The metal disk of his stethoscope against my chest is as cold as an ice cube and I imagine it melting, trickling down onto my gut, Olivia's squinting eyes above it and her tongue retracing its route. I follow the lines her tongue chooses. I shiver. The doctor's saying something.
"Your trousers too," he's saying. His eyebrows contort operat-ically. Then he sneezes. Two, three times: wet, clotty sneezes. "I'm sorry," he says. "What were you saying?"
"Hold on," I tell him. "I thought we went through all this last time." I try to stare him down. The effort is fruitless, though, in light of my last visit: me passing him stool samples, him digging around inside my asshole with his lubed, latexed, incredibly knuckled finger. It felt like he was feeding a knotted rope into my gut.

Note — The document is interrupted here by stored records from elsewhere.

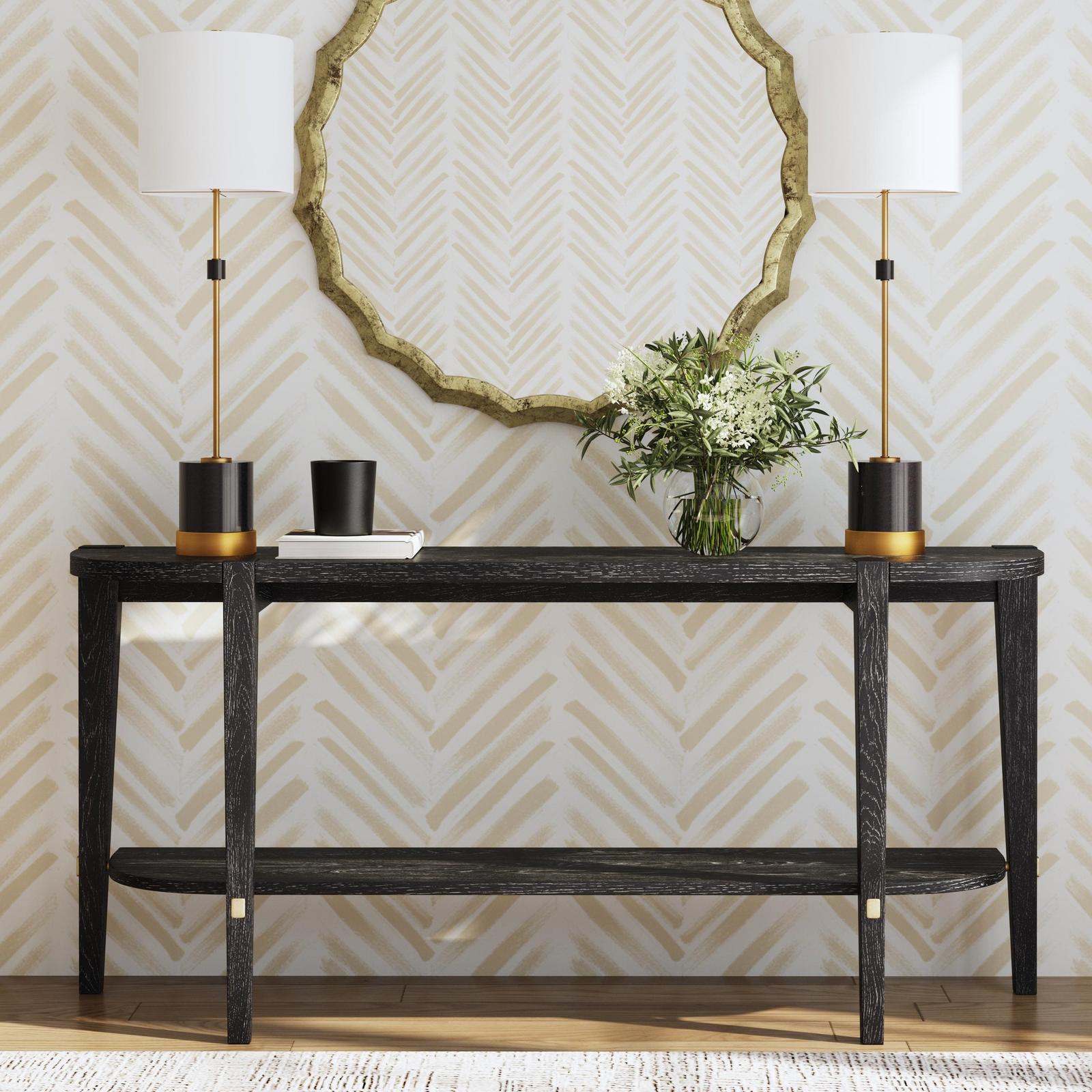 BMC Whitfield Console Table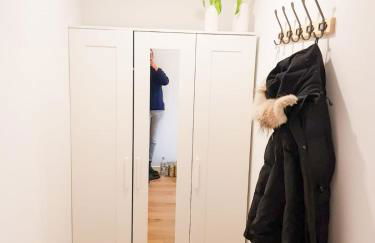 Ferienwohnung Ostseetraum - Foto 5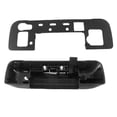 thumbnail image 4 of Rear Outside Exterior Trunk Door Handle For Vitara Grand Vitara 1998-2005 8285065d125pk 82850-65d13, 4 of 5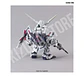 SD Unicorn Gundam (Destroy Mode) - Miniatura 5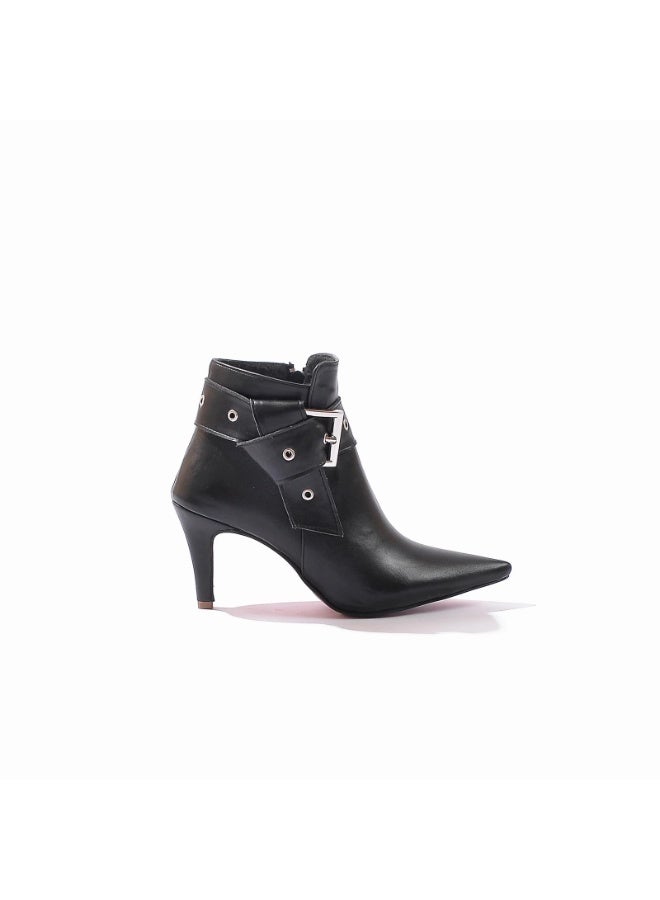 Vbranda Chic and stylish ankle boot designed - Image 2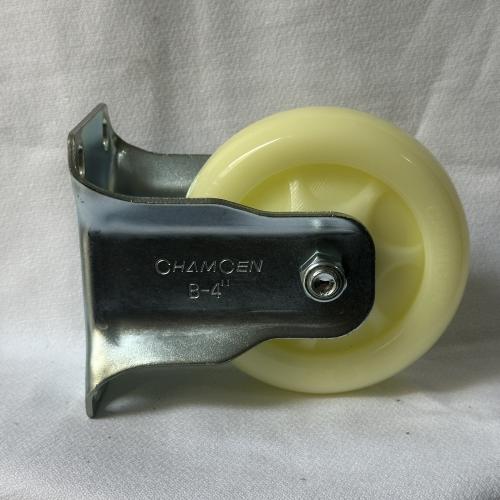 常成牌尼龙轮定向100（7B-4寸）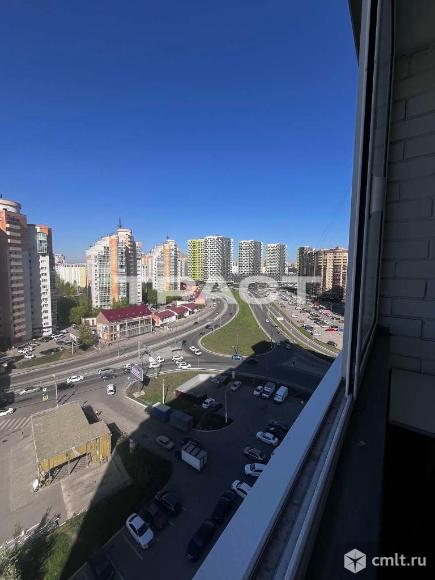 1-комнатная квартира 43 кв.м. Фото 16.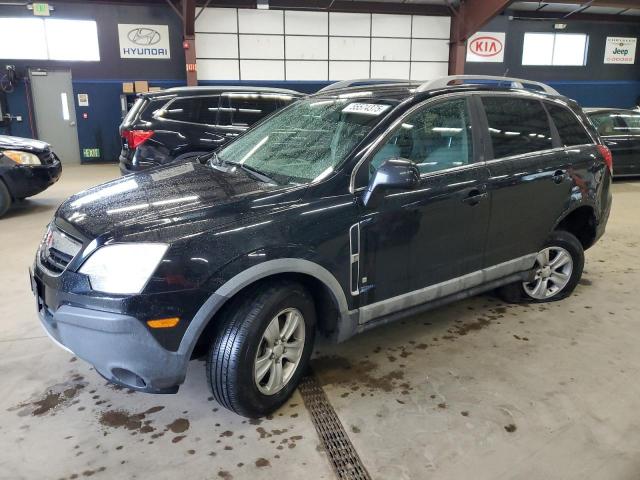  Salvage Saturn Vue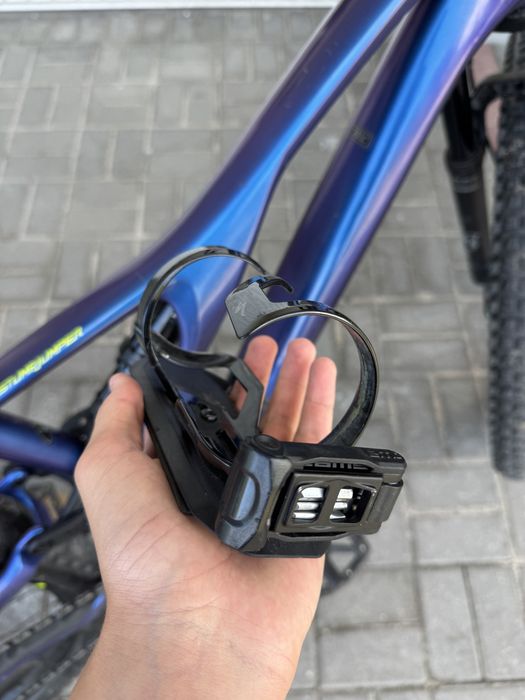 Specialized Stumpjumper Comp Carbon L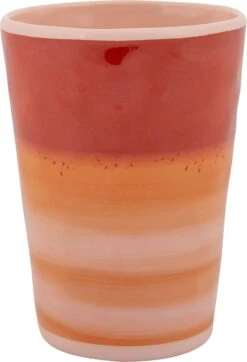 Bo-Camp - Beker - Halo - 400 Ml - 4 Stuks - Terra 8 Bo-Camp - Beker - Halo - 400 Ml - 4 Stuks - Terra -Buitenkampeer Winkel 818x1200 5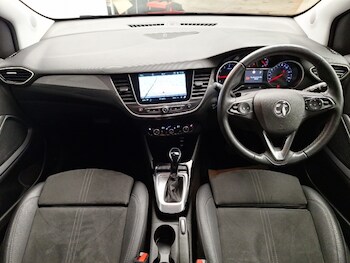 Used Vauxhall Crossland 2022 for sale - 76849349: Photo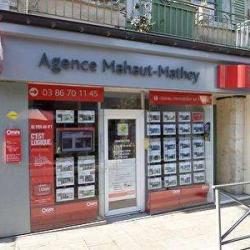Orpi Mahaut Mathey Immobilier La Charité-sur-loire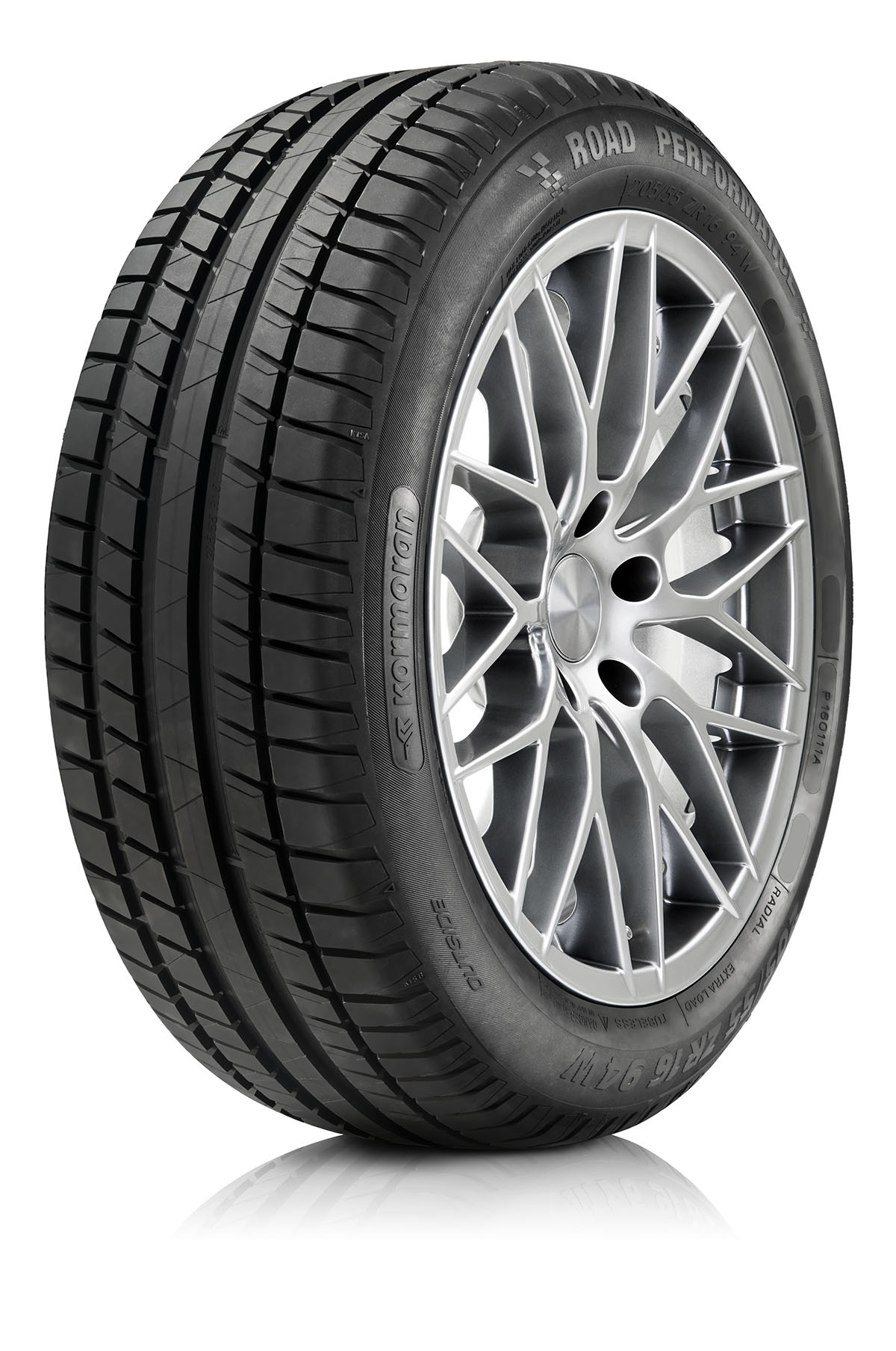 Pneu KORMORAN ROAD PERFORMANCE Pneu KORMORAN ROAD PERFORMANCE 185/55R15 82 V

He's still watching me. I take off my patent leather shoes, unwrap my satin cummerbund, slide down my black pleated trousers and roll miserably onto the examination table. He doesn't even show the token modesty to look away. Instead, he starts talking. He talks about fecal occults and flexible sigmoids and adeno-something polyps and asks me if I've read the pamphlet he gave me.
"Yeah," I lie. "But I thought I just had piles."
"Hemorrhoids, yes. They certainly cause some blood in the stool. Today we're testing farther up."
He stops talking to sneeze again. I turn away from him, wince as he grazes the hard lump outside my rosebud, then a sharper pain, then a real humdinger:
Elise — my daughter, my baby girl — just a bloody, scraggly mess between my wife's harness-hung legs. Hideous under the man-made lights. Then a lump of flesh, stewing in sickness, pulling every possible contagion out of the air and into her body. The pain burns. Weeks and months she lay, first in the incubator, then the cot, under the watchful eyes of her mother. Her mother, who watched me as closely as her. Elise inherited her seriousness. Even before she could speak she'd look at me, unblinking, bringing me down to an accusable level, her eyes deep with understanding. I hadn't wanted her and she knew it. My lower body floods with water. It feels warm and wrong. Something's yanked out of me and my eyes tear up.
We're done, I realize. From the pain, my ass must look like black pudding. I start pulling up my underwear when I hear Hingess's voice, "Hold on there." I look over my shoulder. He's wheeling something toward me-a laptop-attached to about ten feet of evil-looking black rubber hosing.
"That was just the enema," he says, "to prep you. This is the sigmoidoscope." "You're not going to-"
"Only two feet of it."
"I want a smoke," I say. My face is salty, sopping with sweat.
I eye the hosing. Easily as thick as my thumb — probably thicker.
He frowns. Then he purses his lips and says, "All right. It'll help you breathe."
It hurts too much to sit up so, slouched on my side, I fumble in the bunched pant pockets around my ankles for a cigarette. I light it.
"Will you mind if I ask someone to assist?"
"What?" "A medical student. I want to demonstrate the procedure."
And then she's there, white-smocked, clipboard in hand, hair tied back in a bun. From sideways she's hot in a birdlike way, and I wonder refiexively if the doctor here has slipped it to her. She studies me with a detachment that verges on impudence. No way she's just some schmuck med student. It's Park Avenue- someone must have called in a favor. She acts like she sees this every day: a sweat-drenched man, naked save for his white wing-tip formal shirt, blood leaking from his ass, lying in a fetal position, shakily smoking a cigarette. Her coolness feels familiar to me.